Microglia, as the main immune cell in the brain, plays an important role in maintaining optimal CNS function. In response to inflammatory or infectious damage, activated anti-inflammatory microglia (M1 phenotype) eliminate damaged structures and initiate the repair process. However, microglial activation status depends on the timing and the specific type of inflammatory milieu. Excessive inflammation in the brain can stimulate microglia to secrete more cytokines (M2 phenotype), resulting in more inflammation, tissue damage, and scar formation (Colonna and Butovsky 2017). We previously showed that MTX-treated rats demonstrated suppressed microglial activation at 10 weeks of age, with the trend gone at 20 weeks of age (Wen, Maxwell et al. 2018). In this study, at 1 year of age, methotrexate-treated animals displayed enhanced microglial activation in the hippocampus with greater fold change in females. Similarly, Gilbson et al reported that when MTX was administered intraperitoneally at 100 mg/kg weekly for three consecutive weeks in mice, increased microglial activation persisted for at least 6 months in white matter (Gibson, Nagaraja et al. 2019). However, Berlin et al. found that total microglia cell populations were suppressed in response to methotrexate with a different regimen (Berlin, Lange et al. 2020). Interestingly, sex differences also play a role in microglial activation. Evidence has suggested that a pro-inflammatory milieu develops with age in females (Nissen 2017). At 12-14 months of age, female wild-type mice have increased microglial activation compared to the males (Biechele, Franzmeier et al. 2020).

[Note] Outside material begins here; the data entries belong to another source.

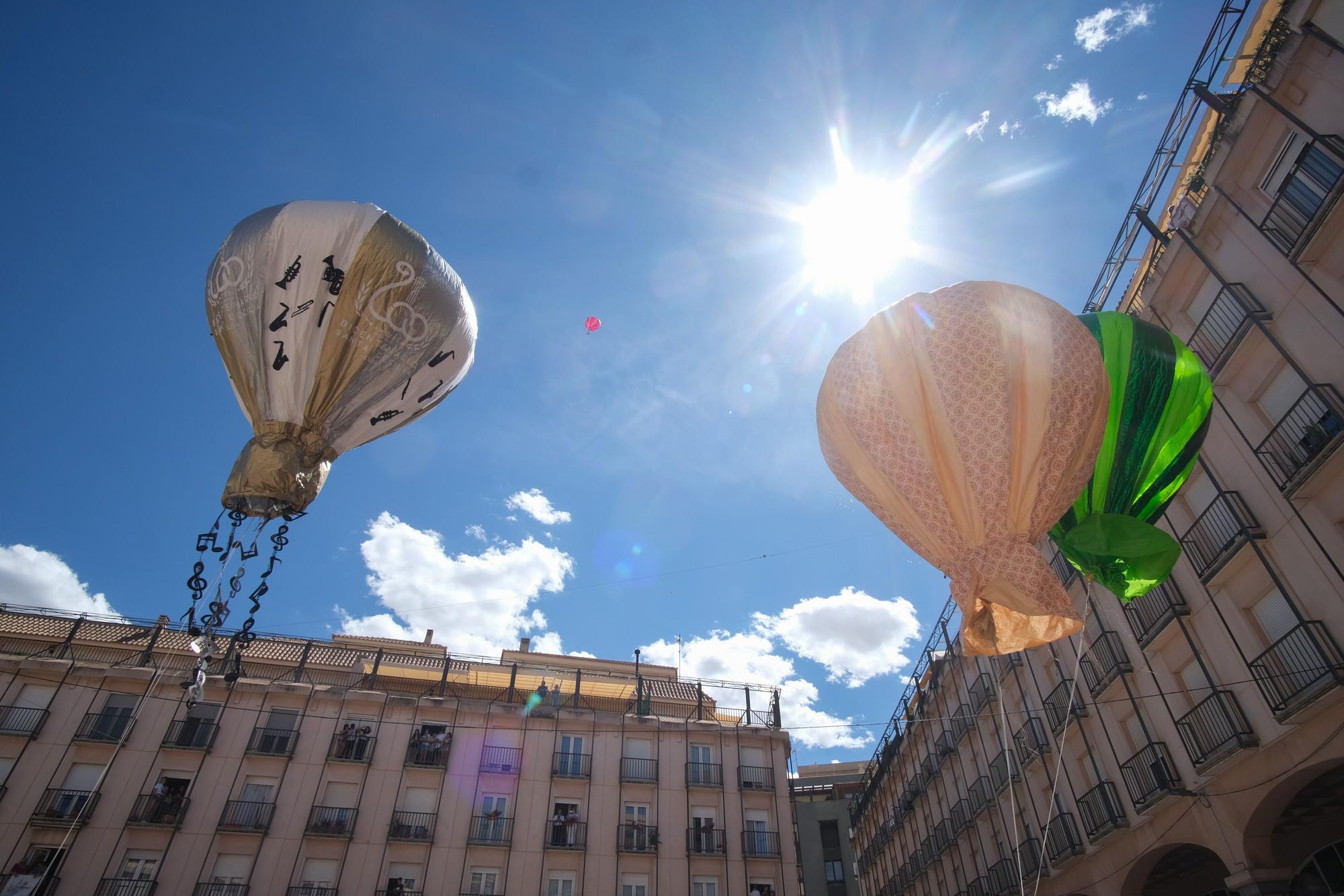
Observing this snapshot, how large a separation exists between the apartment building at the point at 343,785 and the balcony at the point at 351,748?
6cm

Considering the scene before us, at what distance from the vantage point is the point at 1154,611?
13.1 metres

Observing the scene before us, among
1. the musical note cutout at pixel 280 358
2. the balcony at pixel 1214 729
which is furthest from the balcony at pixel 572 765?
the musical note cutout at pixel 280 358

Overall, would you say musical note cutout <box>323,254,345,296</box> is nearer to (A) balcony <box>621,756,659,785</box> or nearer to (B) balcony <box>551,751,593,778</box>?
(B) balcony <box>551,751,593,778</box>

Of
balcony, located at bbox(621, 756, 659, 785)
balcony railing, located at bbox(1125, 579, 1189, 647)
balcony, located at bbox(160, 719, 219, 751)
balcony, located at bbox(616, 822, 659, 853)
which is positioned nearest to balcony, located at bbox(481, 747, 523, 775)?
balcony, located at bbox(621, 756, 659, 785)

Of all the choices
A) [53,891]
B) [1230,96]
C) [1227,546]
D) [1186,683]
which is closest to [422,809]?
[53,891]

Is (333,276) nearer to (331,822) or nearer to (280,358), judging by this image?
(280,358)

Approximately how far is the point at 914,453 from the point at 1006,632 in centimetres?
168

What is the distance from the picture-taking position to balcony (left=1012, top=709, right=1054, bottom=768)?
56.0 feet

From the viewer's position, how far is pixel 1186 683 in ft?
41.1

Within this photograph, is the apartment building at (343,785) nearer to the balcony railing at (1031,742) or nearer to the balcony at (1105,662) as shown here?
the balcony railing at (1031,742)

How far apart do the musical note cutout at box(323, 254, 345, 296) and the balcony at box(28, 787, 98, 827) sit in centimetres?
1737

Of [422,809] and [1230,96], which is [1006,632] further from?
[422,809]

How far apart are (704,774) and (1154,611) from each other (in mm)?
14275

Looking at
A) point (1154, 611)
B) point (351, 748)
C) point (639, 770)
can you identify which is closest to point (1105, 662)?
point (1154, 611)
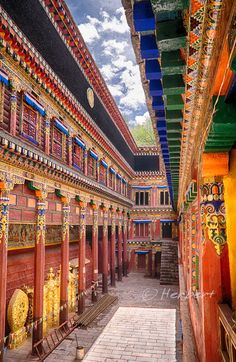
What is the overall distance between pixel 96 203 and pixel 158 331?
7075 millimetres

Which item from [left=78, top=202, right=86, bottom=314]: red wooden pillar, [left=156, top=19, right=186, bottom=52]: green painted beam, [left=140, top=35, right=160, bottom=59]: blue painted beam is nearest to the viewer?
[left=156, top=19, right=186, bottom=52]: green painted beam

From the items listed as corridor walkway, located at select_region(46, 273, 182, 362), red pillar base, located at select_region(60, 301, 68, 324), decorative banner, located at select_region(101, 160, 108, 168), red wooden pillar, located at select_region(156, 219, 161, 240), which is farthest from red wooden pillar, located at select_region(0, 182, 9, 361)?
red wooden pillar, located at select_region(156, 219, 161, 240)

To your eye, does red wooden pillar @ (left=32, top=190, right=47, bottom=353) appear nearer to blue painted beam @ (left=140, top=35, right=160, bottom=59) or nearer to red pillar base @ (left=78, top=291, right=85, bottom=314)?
red pillar base @ (left=78, top=291, right=85, bottom=314)

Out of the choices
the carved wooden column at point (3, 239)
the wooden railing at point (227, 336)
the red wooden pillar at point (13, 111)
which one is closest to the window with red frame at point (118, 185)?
the red wooden pillar at point (13, 111)

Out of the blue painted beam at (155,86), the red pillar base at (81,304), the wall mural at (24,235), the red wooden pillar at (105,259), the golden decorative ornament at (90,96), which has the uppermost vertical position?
the golden decorative ornament at (90,96)

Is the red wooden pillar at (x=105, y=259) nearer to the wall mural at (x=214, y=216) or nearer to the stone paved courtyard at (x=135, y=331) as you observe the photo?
the stone paved courtyard at (x=135, y=331)

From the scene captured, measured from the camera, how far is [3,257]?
7.33m

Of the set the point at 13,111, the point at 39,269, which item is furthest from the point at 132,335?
the point at 13,111

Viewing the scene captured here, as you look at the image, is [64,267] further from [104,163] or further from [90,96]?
[90,96]

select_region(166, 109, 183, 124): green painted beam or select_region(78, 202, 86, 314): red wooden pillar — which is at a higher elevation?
select_region(166, 109, 183, 124): green painted beam

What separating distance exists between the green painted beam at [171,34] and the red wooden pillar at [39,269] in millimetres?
7608

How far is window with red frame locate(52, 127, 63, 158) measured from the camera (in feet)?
34.6

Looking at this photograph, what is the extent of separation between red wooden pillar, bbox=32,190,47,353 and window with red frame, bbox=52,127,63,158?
1856 millimetres

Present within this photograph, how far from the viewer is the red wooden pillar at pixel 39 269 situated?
8.95 m
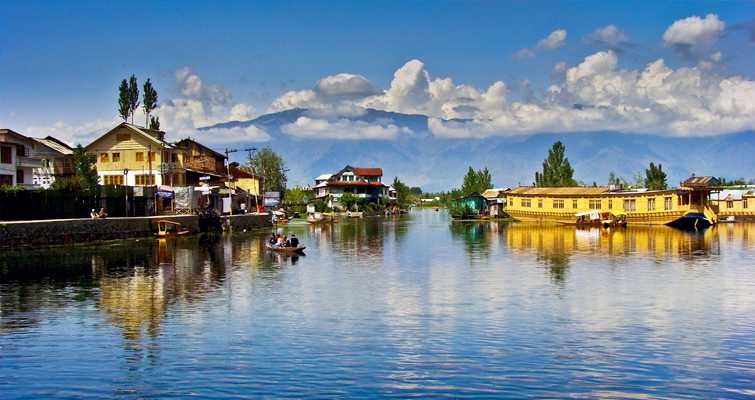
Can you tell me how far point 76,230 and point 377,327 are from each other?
138 ft

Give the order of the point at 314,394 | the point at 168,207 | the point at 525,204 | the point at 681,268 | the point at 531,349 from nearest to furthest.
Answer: the point at 314,394
the point at 531,349
the point at 681,268
the point at 168,207
the point at 525,204

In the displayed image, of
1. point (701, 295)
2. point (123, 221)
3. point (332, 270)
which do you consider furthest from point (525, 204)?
point (701, 295)

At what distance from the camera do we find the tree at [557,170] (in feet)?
467

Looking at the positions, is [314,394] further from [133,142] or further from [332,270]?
[133,142]

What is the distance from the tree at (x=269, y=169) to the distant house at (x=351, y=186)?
30.8 ft

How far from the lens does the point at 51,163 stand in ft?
263

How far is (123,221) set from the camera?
6594 cm

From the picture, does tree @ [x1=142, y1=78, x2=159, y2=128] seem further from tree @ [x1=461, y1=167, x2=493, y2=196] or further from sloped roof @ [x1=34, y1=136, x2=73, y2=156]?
tree @ [x1=461, y1=167, x2=493, y2=196]

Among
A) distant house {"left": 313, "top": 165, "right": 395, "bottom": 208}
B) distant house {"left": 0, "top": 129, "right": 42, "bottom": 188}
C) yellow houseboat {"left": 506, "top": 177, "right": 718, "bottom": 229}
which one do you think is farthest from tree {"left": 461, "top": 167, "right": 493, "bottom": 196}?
distant house {"left": 0, "top": 129, "right": 42, "bottom": 188}

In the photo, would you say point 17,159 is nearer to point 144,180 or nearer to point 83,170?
point 83,170

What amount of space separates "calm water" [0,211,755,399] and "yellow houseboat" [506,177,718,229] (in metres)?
45.5

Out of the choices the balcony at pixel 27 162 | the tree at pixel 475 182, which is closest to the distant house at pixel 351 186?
the tree at pixel 475 182

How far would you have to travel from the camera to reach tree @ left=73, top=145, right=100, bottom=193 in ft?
238

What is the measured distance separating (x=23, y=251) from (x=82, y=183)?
20.6 m
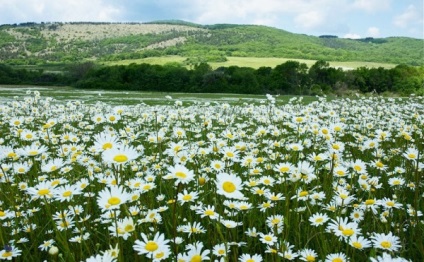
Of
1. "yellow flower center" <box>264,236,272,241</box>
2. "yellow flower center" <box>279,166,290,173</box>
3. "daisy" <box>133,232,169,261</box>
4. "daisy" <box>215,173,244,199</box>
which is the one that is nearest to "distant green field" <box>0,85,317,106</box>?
"yellow flower center" <box>279,166,290,173</box>

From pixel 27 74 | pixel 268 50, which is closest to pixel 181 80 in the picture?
pixel 27 74

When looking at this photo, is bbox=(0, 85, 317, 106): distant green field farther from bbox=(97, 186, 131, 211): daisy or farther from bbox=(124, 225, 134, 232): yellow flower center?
bbox=(97, 186, 131, 211): daisy

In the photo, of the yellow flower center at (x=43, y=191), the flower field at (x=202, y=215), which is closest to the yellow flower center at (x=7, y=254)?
the flower field at (x=202, y=215)

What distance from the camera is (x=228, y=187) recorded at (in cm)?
221

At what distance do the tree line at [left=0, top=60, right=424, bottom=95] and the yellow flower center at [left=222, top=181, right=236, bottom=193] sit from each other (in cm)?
7219

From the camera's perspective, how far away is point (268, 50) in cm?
14925

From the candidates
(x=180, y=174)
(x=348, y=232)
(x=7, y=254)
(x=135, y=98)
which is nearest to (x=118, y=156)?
(x=180, y=174)

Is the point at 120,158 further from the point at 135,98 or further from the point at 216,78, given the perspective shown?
the point at 216,78

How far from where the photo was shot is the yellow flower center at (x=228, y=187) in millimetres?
2178

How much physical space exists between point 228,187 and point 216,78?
276 feet

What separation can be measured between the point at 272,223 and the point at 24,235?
222cm

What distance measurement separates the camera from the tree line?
74.8 meters

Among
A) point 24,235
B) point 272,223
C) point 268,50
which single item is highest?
point 268,50

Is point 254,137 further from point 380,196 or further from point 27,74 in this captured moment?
point 27,74
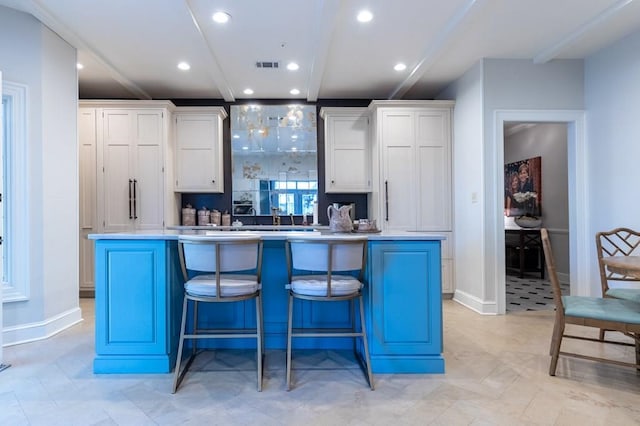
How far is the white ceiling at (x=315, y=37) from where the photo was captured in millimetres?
2955

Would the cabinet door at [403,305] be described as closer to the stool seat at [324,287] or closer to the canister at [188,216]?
the stool seat at [324,287]

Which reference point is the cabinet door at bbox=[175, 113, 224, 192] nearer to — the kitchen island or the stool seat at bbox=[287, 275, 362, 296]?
the kitchen island

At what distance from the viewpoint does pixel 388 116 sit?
462 centimetres

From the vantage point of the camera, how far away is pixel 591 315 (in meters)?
2.25

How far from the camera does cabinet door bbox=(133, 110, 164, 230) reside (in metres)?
4.62

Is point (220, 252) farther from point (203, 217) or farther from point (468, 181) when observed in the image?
point (468, 181)

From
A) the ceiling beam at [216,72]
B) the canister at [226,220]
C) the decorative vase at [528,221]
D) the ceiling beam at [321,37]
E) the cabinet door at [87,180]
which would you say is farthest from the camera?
the decorative vase at [528,221]

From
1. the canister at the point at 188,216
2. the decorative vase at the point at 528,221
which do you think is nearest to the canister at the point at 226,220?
the canister at the point at 188,216

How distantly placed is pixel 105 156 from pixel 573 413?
5.18 m

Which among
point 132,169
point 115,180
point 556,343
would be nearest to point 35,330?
point 115,180

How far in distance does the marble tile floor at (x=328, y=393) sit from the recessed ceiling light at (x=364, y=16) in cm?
278

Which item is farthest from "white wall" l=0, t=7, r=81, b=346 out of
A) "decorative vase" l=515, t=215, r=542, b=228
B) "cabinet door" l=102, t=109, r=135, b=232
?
"decorative vase" l=515, t=215, r=542, b=228

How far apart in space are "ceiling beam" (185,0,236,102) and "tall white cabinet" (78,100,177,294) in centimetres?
78

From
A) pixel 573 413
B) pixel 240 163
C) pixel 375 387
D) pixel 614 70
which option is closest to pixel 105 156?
pixel 240 163
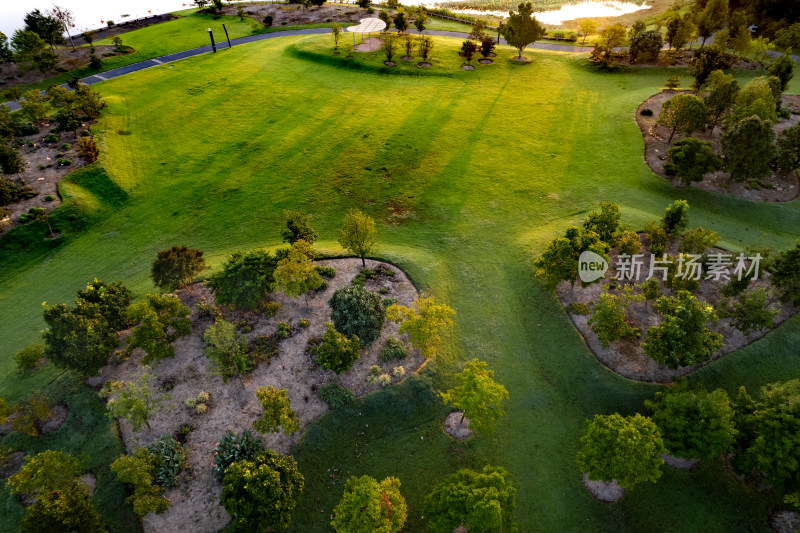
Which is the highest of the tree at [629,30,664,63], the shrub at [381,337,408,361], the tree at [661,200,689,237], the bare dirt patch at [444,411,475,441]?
the tree at [629,30,664,63]

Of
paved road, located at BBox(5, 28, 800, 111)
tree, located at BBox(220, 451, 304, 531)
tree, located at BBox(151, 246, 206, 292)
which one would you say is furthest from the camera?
paved road, located at BBox(5, 28, 800, 111)

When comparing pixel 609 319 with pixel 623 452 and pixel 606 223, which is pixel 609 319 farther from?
pixel 606 223

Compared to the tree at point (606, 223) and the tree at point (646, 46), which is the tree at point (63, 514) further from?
the tree at point (646, 46)

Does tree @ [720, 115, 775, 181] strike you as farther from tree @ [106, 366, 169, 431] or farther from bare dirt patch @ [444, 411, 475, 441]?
tree @ [106, 366, 169, 431]

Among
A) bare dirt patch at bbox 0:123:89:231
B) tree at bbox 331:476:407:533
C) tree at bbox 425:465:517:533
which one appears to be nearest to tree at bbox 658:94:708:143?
tree at bbox 425:465:517:533

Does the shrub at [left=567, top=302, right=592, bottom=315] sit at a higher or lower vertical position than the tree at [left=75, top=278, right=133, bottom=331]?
lower

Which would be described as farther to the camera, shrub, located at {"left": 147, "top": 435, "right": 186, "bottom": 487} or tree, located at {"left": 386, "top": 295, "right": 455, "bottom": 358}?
tree, located at {"left": 386, "top": 295, "right": 455, "bottom": 358}

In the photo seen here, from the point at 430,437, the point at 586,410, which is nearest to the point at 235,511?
the point at 430,437

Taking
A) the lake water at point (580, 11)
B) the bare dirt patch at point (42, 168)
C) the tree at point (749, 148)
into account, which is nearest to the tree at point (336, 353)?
the bare dirt patch at point (42, 168)

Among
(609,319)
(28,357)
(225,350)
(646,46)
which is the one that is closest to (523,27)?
(646,46)
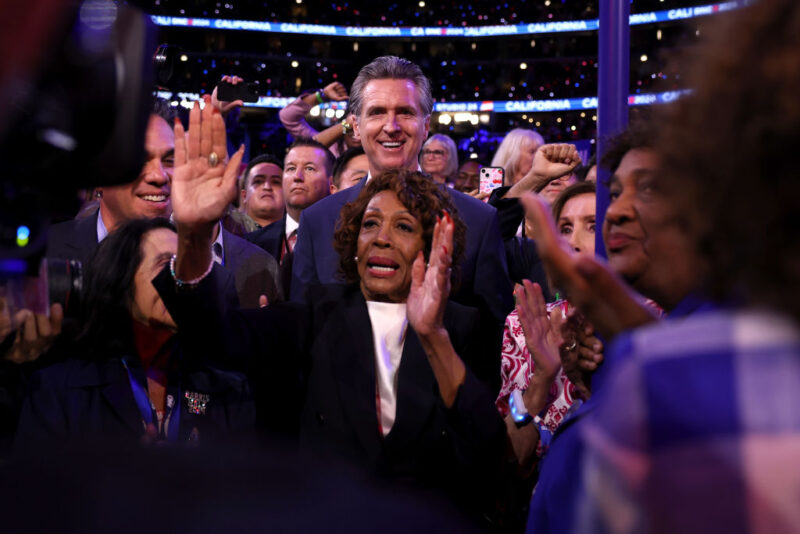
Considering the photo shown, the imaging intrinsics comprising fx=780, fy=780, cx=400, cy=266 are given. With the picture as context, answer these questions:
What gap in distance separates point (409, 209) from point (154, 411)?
2.86ft

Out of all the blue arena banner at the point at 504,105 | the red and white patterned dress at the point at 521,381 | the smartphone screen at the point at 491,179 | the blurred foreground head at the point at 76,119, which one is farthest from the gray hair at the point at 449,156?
the blue arena banner at the point at 504,105

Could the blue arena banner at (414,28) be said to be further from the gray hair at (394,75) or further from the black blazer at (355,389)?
the black blazer at (355,389)

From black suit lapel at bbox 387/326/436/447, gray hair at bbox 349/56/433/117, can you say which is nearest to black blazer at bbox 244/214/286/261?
gray hair at bbox 349/56/433/117

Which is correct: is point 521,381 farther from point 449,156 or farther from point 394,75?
point 449,156

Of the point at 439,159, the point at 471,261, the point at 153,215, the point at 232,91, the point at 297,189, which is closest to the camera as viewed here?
the point at 471,261

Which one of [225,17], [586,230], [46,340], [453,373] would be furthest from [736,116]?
[225,17]

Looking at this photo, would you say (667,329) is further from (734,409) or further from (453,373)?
(453,373)

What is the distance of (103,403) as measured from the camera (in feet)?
6.49

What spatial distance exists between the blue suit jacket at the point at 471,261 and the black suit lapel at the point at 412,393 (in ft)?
1.40

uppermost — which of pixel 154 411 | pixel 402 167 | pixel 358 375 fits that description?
pixel 402 167

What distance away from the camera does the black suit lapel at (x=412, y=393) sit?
187 centimetres

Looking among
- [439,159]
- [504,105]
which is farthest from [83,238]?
[504,105]

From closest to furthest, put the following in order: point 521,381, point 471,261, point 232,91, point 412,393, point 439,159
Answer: point 412,393 → point 521,381 → point 471,261 → point 232,91 → point 439,159

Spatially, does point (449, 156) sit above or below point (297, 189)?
above
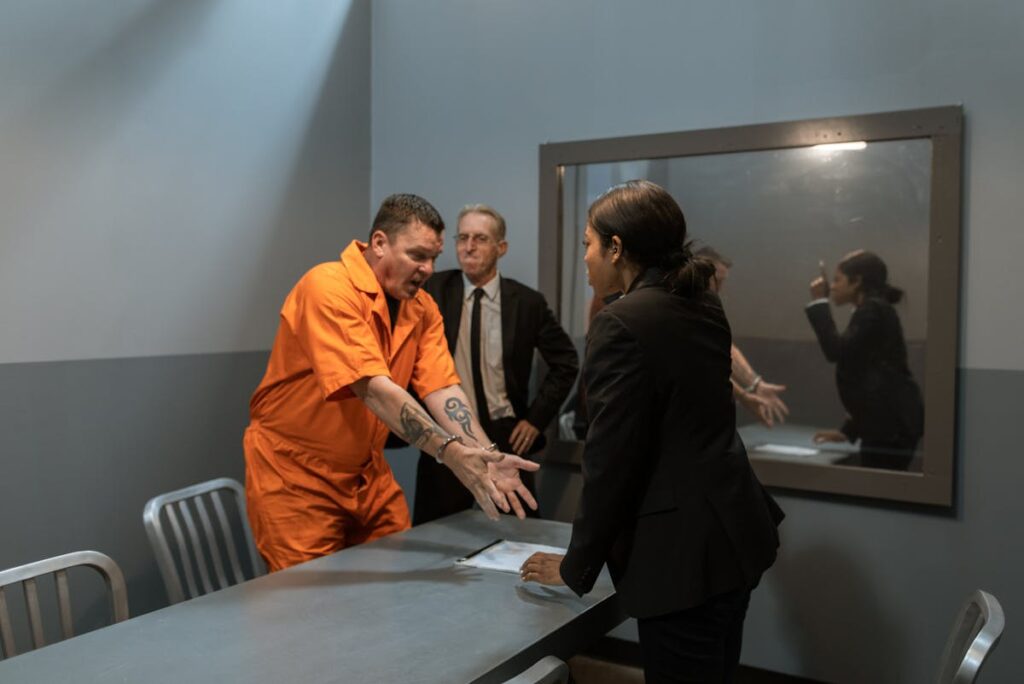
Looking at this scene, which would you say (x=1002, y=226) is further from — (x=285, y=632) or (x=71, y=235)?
(x=71, y=235)

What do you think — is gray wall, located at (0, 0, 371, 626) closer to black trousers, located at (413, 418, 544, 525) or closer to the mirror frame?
black trousers, located at (413, 418, 544, 525)

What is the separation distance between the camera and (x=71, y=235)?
272cm

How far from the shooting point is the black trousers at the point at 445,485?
3.20 m

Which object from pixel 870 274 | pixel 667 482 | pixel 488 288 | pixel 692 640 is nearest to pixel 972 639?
pixel 692 640

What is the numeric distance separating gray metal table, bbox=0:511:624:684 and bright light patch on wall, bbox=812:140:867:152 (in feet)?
5.98

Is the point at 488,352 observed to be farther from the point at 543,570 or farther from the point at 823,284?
the point at 543,570

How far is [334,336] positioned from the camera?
2.17 m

In a CNS injury model, male mice have more resting or anti-inflammatory microglia, while female mice have more inflammatory phenotype (Villapol, Loane et al. 2017). In addition, Gilbson et al. demonstrated depletion of microglia by PLX5622, a colony-stimulating factor 1 receptor (CSF1R) inhibitor have shown to normalize oligodendroglial lineage dynamics, protect myelin microstructure, and improve cognition after MTX treatment (Gibson, Nagaraja et al. 2019).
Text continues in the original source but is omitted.